» **GOAL**: Substitute "ochre painted wall" for every "yellow painted wall" in the data below, changing nothing else, and reproduce all the data without the pictures.

__________________________________________________

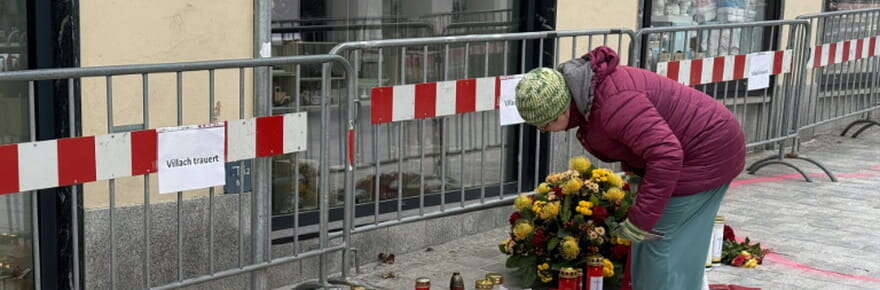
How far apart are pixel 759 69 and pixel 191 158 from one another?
5.48m

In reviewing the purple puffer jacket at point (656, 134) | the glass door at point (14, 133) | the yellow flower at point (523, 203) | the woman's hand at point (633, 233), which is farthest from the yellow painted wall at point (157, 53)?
the woman's hand at point (633, 233)

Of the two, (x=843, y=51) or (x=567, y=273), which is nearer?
(x=567, y=273)

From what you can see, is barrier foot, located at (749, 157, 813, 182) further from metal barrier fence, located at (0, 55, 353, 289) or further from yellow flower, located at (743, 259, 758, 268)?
metal barrier fence, located at (0, 55, 353, 289)

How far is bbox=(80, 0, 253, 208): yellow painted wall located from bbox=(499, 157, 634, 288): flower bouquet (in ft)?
5.35

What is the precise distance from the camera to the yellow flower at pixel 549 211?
5.88 m

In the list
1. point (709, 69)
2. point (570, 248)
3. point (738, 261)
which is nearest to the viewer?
point (570, 248)

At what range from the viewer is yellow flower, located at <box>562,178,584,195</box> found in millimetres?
5922

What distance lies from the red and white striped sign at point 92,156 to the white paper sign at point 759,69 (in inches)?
194

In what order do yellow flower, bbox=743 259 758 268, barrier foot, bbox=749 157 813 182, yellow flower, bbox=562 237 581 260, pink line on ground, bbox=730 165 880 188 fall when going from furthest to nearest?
barrier foot, bbox=749 157 813 182 < pink line on ground, bbox=730 165 880 188 < yellow flower, bbox=743 259 758 268 < yellow flower, bbox=562 237 581 260

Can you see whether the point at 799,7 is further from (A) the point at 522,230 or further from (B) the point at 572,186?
(A) the point at 522,230

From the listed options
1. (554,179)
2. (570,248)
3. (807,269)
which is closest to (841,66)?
(807,269)

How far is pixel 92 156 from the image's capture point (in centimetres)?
455

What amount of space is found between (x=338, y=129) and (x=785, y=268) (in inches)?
109

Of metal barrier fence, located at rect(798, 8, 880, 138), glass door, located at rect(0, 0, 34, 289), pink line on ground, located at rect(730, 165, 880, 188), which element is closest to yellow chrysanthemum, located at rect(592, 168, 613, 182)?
glass door, located at rect(0, 0, 34, 289)
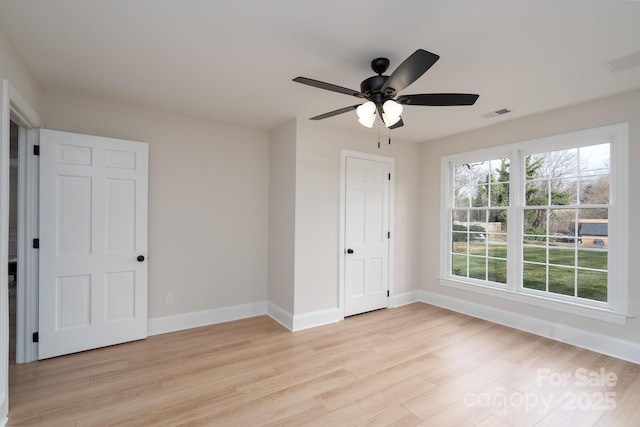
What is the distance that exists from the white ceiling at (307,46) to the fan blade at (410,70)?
333 millimetres

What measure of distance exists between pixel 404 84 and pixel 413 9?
411 mm

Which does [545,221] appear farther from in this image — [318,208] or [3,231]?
[3,231]

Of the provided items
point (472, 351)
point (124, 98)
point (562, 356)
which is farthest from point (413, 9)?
point (562, 356)

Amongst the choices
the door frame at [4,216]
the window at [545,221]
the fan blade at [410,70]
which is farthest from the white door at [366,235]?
the door frame at [4,216]

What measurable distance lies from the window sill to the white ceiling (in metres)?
2.18

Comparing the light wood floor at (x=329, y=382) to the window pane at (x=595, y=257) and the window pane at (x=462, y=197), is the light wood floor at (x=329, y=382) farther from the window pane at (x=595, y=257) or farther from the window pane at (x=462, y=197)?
the window pane at (x=462, y=197)

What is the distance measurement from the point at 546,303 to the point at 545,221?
0.95m

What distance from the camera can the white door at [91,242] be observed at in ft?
9.45

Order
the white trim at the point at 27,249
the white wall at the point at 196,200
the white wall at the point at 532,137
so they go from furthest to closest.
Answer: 1. the white wall at the point at 196,200
2. the white wall at the point at 532,137
3. the white trim at the point at 27,249

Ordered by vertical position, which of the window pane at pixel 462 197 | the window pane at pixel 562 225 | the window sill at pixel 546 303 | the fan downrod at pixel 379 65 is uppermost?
the fan downrod at pixel 379 65

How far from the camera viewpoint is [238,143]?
4.04 metres

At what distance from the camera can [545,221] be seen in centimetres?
362

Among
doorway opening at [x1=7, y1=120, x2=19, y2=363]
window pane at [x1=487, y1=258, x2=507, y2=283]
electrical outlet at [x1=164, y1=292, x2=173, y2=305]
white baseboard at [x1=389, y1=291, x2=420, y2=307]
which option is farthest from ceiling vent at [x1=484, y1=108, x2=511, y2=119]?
doorway opening at [x1=7, y1=120, x2=19, y2=363]

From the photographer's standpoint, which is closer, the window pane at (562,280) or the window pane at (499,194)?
the window pane at (562,280)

__________________________________________________

» **THE RESULT**:
How far apart are pixel 759 69 and pixel 191 158 from one another?
5.48m

In reviewing the purple puffer jacket at point (656, 134) | the glass door at point (14, 133) | the yellow flower at point (523, 203) | the woman's hand at point (633, 233), which is farthest from the ochre painted wall at point (157, 53)?
the woman's hand at point (633, 233)

Of the two, (x=843, y=51) or (x=567, y=273), which is nearer?
(x=567, y=273)

From what you can see, is barrier foot, located at (749, 157, 813, 182) further from metal barrier fence, located at (0, 55, 353, 289) or further from yellow flower, located at (743, 259, 758, 268)?
metal barrier fence, located at (0, 55, 353, 289)

How far is bbox=(80, 0, 253, 208): ochre painted wall located from bbox=(499, 157, 634, 288): flower bouquet (in ft)?
5.35

What is the precise distance from the camera to the yellow flower at pixel 549 211?
5.88 m

In the list
1. point (709, 69)
2. point (570, 248)
3. point (738, 261)
which is nearest to the viewer?
point (570, 248)

At what range from the viewer is yellow flower, located at <box>562,178,584,195</box> found in millimetres?
5922

What distance lies from the red and white striped sign at point 92,156 to the white paper sign at point 759,69 (in inches)?
194

In what order do yellow flower, bbox=743 259 758 268, barrier foot, bbox=749 157 813 182, yellow flower, bbox=562 237 581 260, pink line on ground, bbox=730 165 880 188 fall when going from furthest to nearest?
barrier foot, bbox=749 157 813 182 < pink line on ground, bbox=730 165 880 188 < yellow flower, bbox=743 259 758 268 < yellow flower, bbox=562 237 581 260

Can you see whether the point at 799,7 is further from (A) the point at 522,230 or further from (B) the point at 572,186?
(A) the point at 522,230

From the listed options
1. (554,179)
2. (570,248)
3. (807,269)
which is closest to (841,66)?
(807,269)

How far is pixel 92 156 from the image's capture point (in centimetres)?
455

What amount of space is found between (x=338, y=129) and (x=785, y=268) (in inches)?
109

Of metal barrier fence, located at rect(798, 8, 880, 138), glass door, located at rect(0, 0, 34, 289), pink line on ground, located at rect(730, 165, 880, 188), which element is closest to yellow chrysanthemum, located at rect(592, 168, 613, 182)?
glass door, located at rect(0, 0, 34, 289)
What is the distance that exists from the white ceiling at (307,46) to the fan blade at (410,70)?
333 millimetres

What measure of distance exists between pixel 404 84 and pixel 413 9?
411 mm

Which does [545,221] appear farther from in this image — [318,208] or [3,231]?
[3,231]

Of the provided items
point (472, 351)
point (124, 98)
point (562, 356)
which is farthest from point (413, 9)?
point (562, 356)

Amongst the choices
the door frame at [4,216]
the window at [545,221]
the fan blade at [410,70]
which is farthest from the white door at [366,235]?
the door frame at [4,216]

What measurable distance lies from the window sill to the white ceiling (in metres)?
2.18

Comparing the light wood floor at (x=329, y=382) to the window pane at (x=595, y=257) and the window pane at (x=462, y=197), is the light wood floor at (x=329, y=382) farther from the window pane at (x=595, y=257) or farther from the window pane at (x=462, y=197)?
the window pane at (x=462, y=197)

What is the distance measurement from the point at 546,303 to the point at 545,221?
0.95m

What distance from the camera can the white door at [91,242] be observed at in ft?
9.45

Order
the white trim at the point at 27,249
the white wall at the point at 196,200
the white wall at the point at 532,137
so they go from furthest to closest.
Answer: 1. the white wall at the point at 196,200
2. the white wall at the point at 532,137
3. the white trim at the point at 27,249

Ordered by vertical position, which of the window pane at pixel 462 197 | the window pane at pixel 562 225 | the window sill at pixel 546 303 | the fan downrod at pixel 379 65 is uppermost?
the fan downrod at pixel 379 65

How far from the camera viewpoint is [238,143]?
4.04 metres

At what distance from the camera can [545,221] be seen in centimetres?
362

Among
doorway opening at [x1=7, y1=120, x2=19, y2=363]
window pane at [x1=487, y1=258, x2=507, y2=283]
electrical outlet at [x1=164, y1=292, x2=173, y2=305]
white baseboard at [x1=389, y1=291, x2=420, y2=307]
which option is farthest from ceiling vent at [x1=484, y1=108, x2=511, y2=119]?
doorway opening at [x1=7, y1=120, x2=19, y2=363]

From the photographer's standpoint, which is closer, the window pane at (562,280) or the window pane at (499,194)?
the window pane at (562,280)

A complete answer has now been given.